Attentiveness on any particular occasion implies the existence of an interest, if we take that to mean an enduring disposition to respond, in whatever way, to some class of objects or events. The response almost instantaneously becomes (or is from the start) evaluative, welcoming or aversive. And in a complex, experienced organism, an evaluative attitude is usually one expression of a sentiment, if we take that to mean an enduring disposition to evaluate some object or some class of objects in a particular way; an event or situation is then assessed in the light of its cognized significance for the object of a sentiment.

(Harding 1962: 134)

In reading fiction we engage in an imagined spectatorship, which nonetheless like real spectatorship, engages identical psychological functions. If one reads a book, one is a spectator to events befalling imaginary personae . The fact we find it difficult to recognize that fiction is a convention using the psychology of spectatorship (ibid:

139) is a strong argument for the psychological power of fiction.

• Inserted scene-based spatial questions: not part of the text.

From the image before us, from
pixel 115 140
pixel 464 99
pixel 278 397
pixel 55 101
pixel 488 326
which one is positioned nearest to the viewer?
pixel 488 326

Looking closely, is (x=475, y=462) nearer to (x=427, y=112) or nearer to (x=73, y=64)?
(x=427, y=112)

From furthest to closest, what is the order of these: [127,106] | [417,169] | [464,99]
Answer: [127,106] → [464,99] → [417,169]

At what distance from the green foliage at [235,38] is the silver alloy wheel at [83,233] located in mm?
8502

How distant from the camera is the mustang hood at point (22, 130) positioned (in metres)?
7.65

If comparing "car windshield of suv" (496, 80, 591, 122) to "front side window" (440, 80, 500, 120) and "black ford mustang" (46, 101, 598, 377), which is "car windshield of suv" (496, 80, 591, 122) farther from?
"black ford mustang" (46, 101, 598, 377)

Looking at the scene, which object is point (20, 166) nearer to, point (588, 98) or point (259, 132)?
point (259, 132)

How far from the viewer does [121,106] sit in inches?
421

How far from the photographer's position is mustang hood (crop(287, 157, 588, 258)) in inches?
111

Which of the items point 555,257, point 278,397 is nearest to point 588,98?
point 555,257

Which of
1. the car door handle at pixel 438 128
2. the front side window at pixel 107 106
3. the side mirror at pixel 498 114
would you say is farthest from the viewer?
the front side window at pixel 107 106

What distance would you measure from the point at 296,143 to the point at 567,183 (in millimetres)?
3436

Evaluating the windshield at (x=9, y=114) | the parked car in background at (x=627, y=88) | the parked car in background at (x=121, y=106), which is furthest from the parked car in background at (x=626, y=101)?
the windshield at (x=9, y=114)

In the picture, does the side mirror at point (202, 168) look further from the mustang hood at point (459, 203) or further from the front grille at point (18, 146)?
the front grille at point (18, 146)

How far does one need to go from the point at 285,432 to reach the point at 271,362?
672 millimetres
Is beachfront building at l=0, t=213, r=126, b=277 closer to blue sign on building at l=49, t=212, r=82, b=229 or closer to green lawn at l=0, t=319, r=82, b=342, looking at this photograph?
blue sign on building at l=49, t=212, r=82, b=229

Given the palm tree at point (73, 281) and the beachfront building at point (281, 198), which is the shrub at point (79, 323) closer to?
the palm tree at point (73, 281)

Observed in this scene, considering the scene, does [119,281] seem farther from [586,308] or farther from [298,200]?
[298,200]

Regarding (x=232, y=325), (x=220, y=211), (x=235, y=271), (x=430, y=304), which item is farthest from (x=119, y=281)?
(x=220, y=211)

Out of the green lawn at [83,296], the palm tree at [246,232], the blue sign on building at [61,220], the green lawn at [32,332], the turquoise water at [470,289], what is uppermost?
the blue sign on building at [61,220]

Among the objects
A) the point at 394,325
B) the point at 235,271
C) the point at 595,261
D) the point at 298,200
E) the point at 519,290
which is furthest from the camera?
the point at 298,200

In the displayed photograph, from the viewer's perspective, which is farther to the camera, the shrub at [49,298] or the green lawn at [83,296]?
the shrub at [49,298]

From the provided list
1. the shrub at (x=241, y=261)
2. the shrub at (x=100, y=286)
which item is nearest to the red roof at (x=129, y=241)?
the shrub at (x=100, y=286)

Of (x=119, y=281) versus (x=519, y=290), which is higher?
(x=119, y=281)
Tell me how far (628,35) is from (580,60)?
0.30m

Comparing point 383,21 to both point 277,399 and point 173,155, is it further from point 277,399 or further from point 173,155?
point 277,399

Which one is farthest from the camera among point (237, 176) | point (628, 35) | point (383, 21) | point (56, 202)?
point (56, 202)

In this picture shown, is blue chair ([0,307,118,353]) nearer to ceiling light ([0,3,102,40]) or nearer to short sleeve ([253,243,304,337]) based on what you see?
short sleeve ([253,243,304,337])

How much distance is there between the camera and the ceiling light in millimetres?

According to Harding, fiction represents: “possibilities of human experience” (ibid:

138) and it may do so by describing situations which are physically impossible. Even physical impossibilities themselves, according to Harding, find a use:

“as vehicles presenting realities of experience. In many fairy-tales the wonders are of importance chiefly as providing the least laborious, most compressed, and vivid means of representing some quite possible human experience.”

(ibid: 139)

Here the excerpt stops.